Rédigé par Bruno Weinberg Crocco, gestionnaire de portefeuille, Jon Knowles, gestionnaire de portefeuille institutionnel, et Darren Zeng, analyste quantitatif, de l’équipe de répartition mondiale de l’actif.
La conception d’une stratégie à date cible est déterminée en grande partie par la conviction fondamentale d’un gestionnaire de placements quant à savoir si un rajustement progressif devrait atteindre sa répartition la plus prudente à une date de retraite précisée (stratégie « jusqu’à la date cible » ou « jusqu’à ») ou s’il devrait continuer d’évoluer au-delà de la date cible (stratégie « au-delà de la date cible » ou « au-delà »). En règle générale, un rajustement progressif « jusqu’à » est établi de façon à réduire l’exposition aux placements de croissance aux dernières étapes du parcours d’accumulation d’un participant, ce qui réduit le risque d’une répartition statique à la date cible. Cette approche raccourcit l’horizon de placement effectif des participants. Un rajustement progressif « au-delà », en revanche, tend à avoir une plus grande exposition aux placements de croissance au cours des années précédant la retraite. Il adopte également un processus d’atténuation des risques plus graduel, qui continue de s’ajuster au-delà de la date cible.
Dans le présent document, nous présentons une évaluation complète des avantages et des compromis d’un rajustement progressif qui comporte une exposition plus importante aux placements axés sur la croissance autour de la date cible et qui continue de réduire le risque au-delà de cette date.
Faits saillants
- Notre analyse montre que dans 74 % des conjonctures macroéconomiques simulées, le patrimoine accumulé à la date cible (65 ans) était plus élevé avec un rajustement progressif « au-delà de la date cible » qu’avec un rajustement progressif « jusqu’à la date cible ».
- L’avantage de notre rajustement progressif « au-delà de la date cible » est asymétrique, car il ajoute plus de revenus à la retraite pendant les périodes normales et vigoureuses des marchés boursiers qu’il n’en retranche lorsque les marchés boursiers sont faibles.
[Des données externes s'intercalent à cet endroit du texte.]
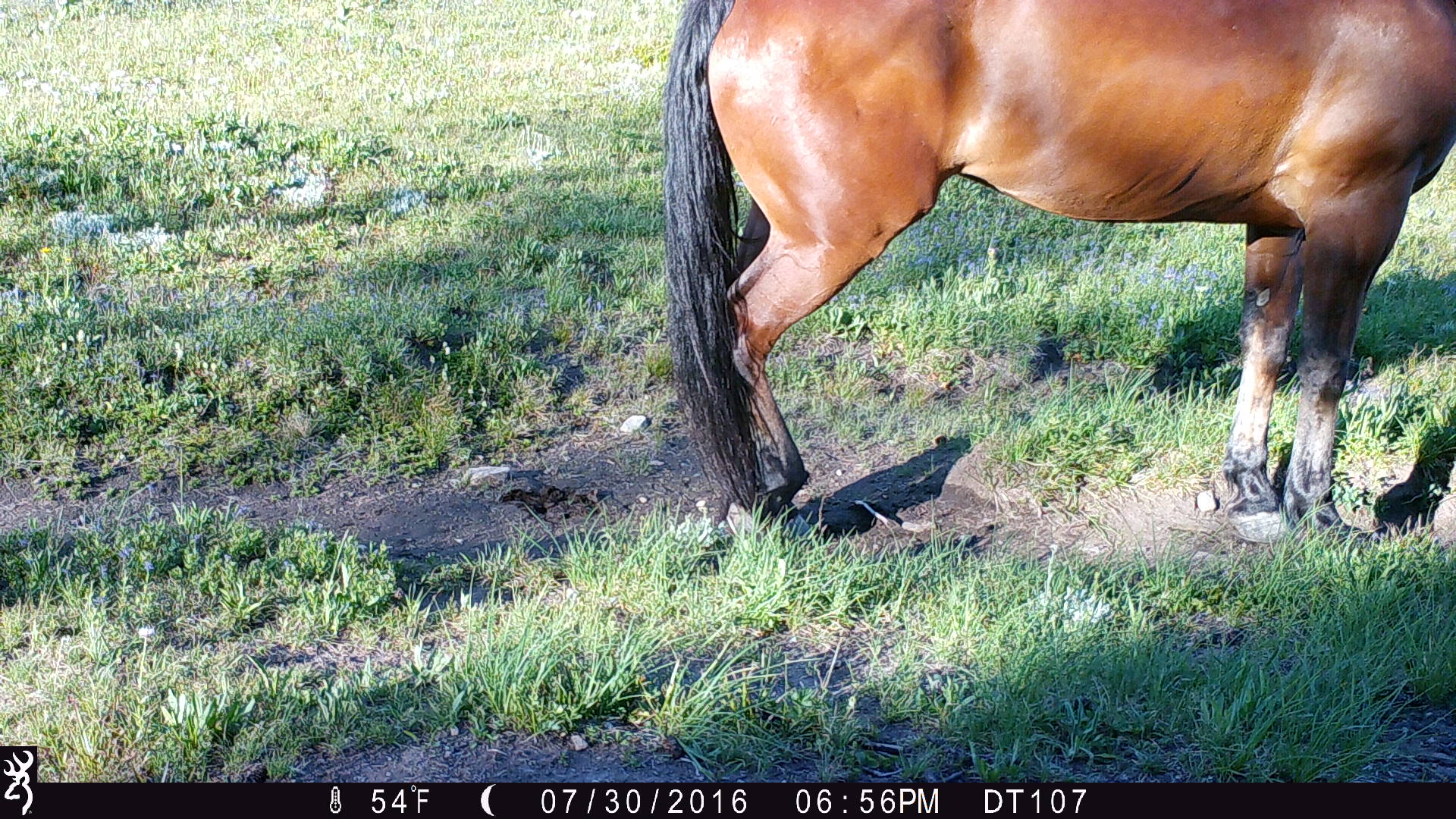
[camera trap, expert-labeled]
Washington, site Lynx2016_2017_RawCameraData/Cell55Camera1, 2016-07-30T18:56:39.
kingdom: Animalia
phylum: Chordata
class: Mammalia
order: Perissodactyla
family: Equidae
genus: Equus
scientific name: Equus caballus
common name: domestic horse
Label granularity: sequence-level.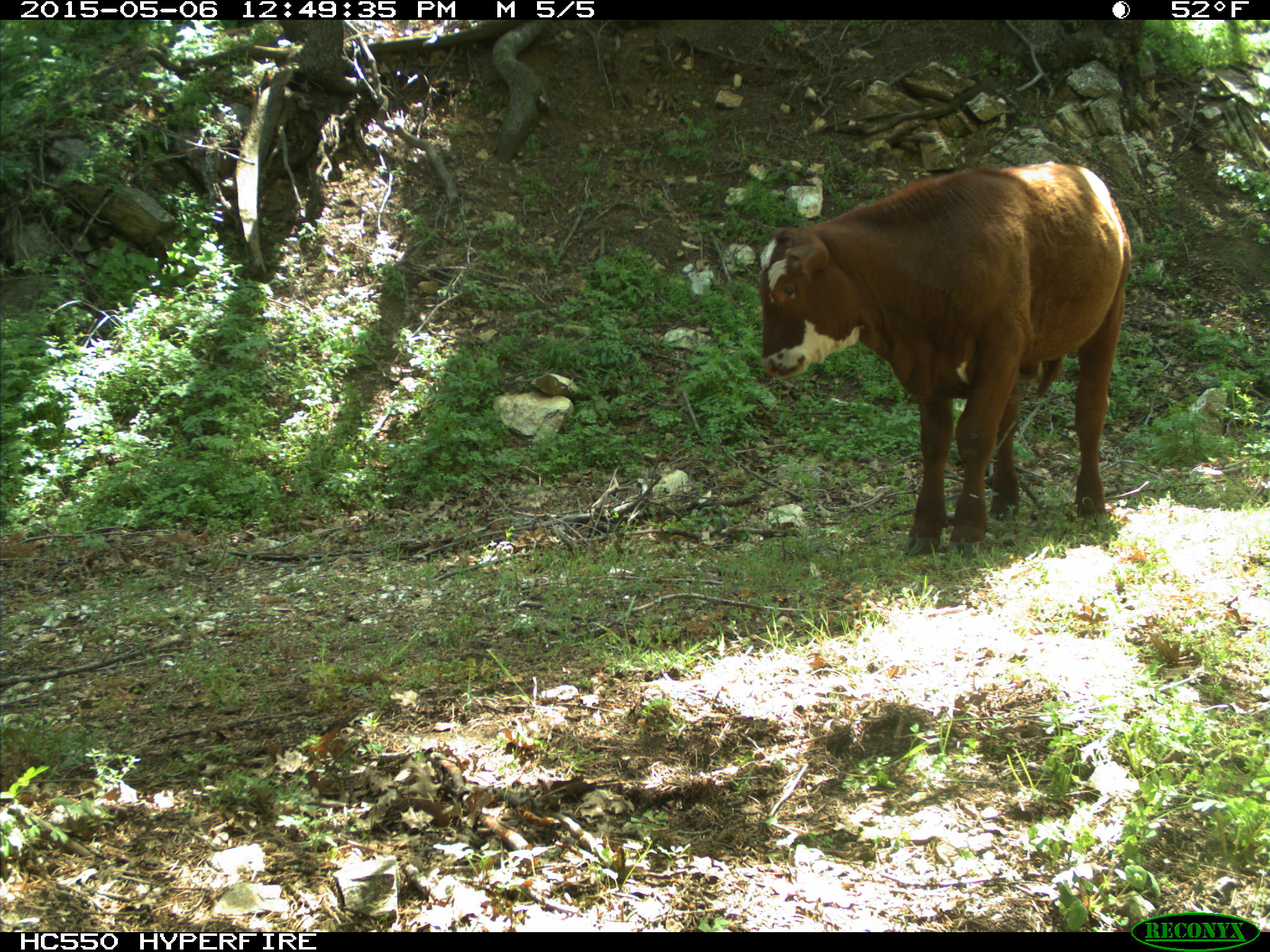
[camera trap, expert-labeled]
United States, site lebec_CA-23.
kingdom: Animalia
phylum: Chordata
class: Mammalia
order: Artiodactyla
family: Bovidae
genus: Bos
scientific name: Bos taurus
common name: domestic cow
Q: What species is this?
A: Bos taurus (domestic cow).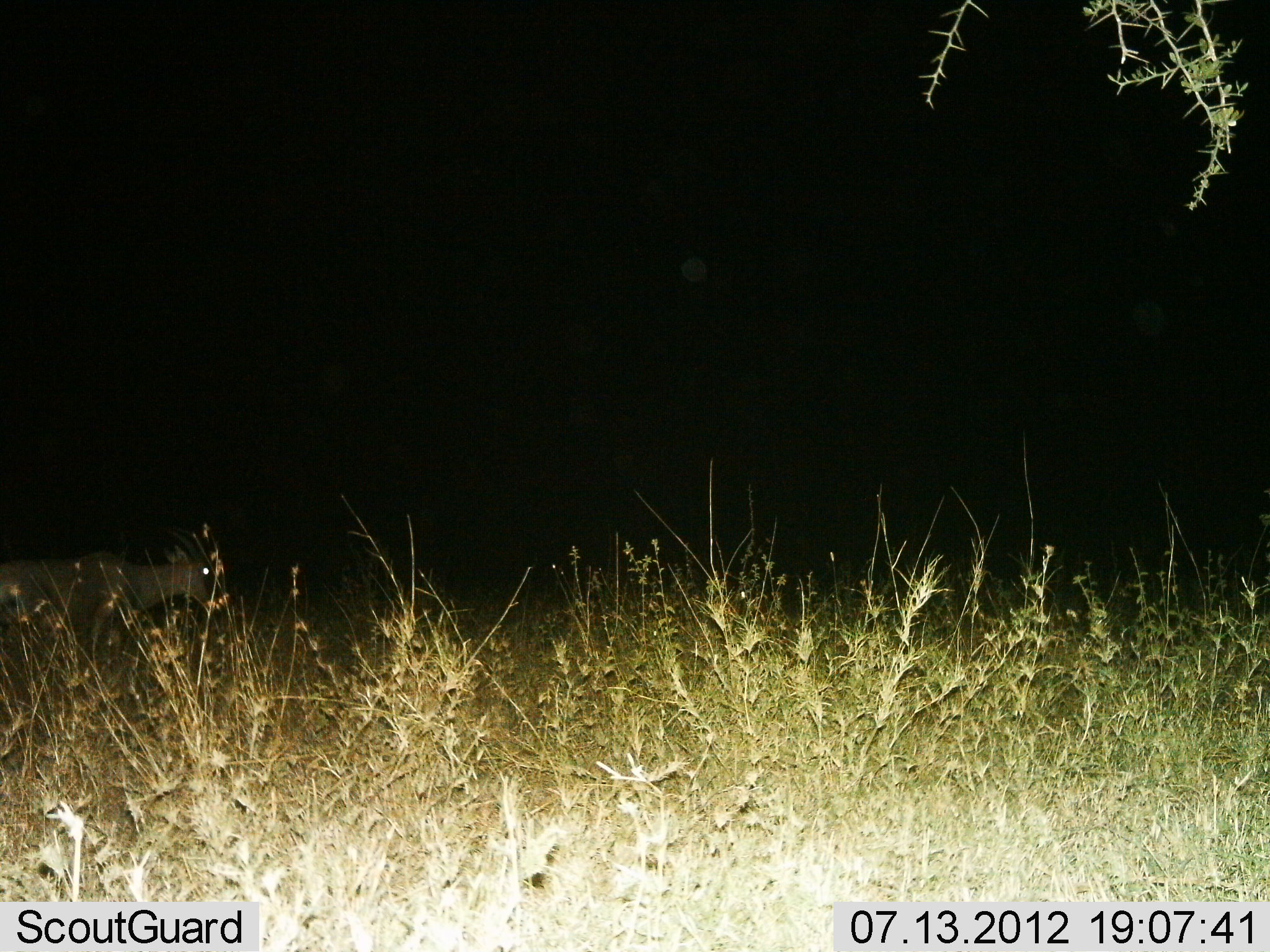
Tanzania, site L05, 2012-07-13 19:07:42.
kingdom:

Dans les contextes difficiles où le rajustement progressif « jusqu’à la date cible » était légèrement meilleur, son avantage à la date de la retraite était modeste, tandis que dans un contexte de marché normal à favorable, l’avantage d’un rajustement progressif « au-delà de la date cible » était significatif.
- Ce que les participants font de leur épargne lorsqu’ils atteignent leur date cible n’a aucune incidence sur leur décision de choisir un rajustement progressif « au-delà de la date cible » ou « jusqu’à la date cible ».
- Des ajustements importants aux hypothèses utilisées dans la présente analyse qui modifient les taux de cotisation, l’âge de la retraite ou l’accumulation de patrimoine pourraient réduire l’avantage relatif que les rajustements progressifs « au-delà de la date cible » offrent pour remplacer avec succès le revenu tout au long de la retraite (mais il est peu probable qu’ils l’éliminent).
- Tout au long du cycle de vie, notre approche interagit avec les préférences, les besoins et la philosophie des participants et participantes d’une manière qui s’arrime mieux à leurs objectifs à long terme. À mesure qu’ils approchent de leur date cible, notre conception de placement adaptée à l’âge convient aux risques uniques et changeants auxquels sont confrontés les Canadiens et les Canadiennes.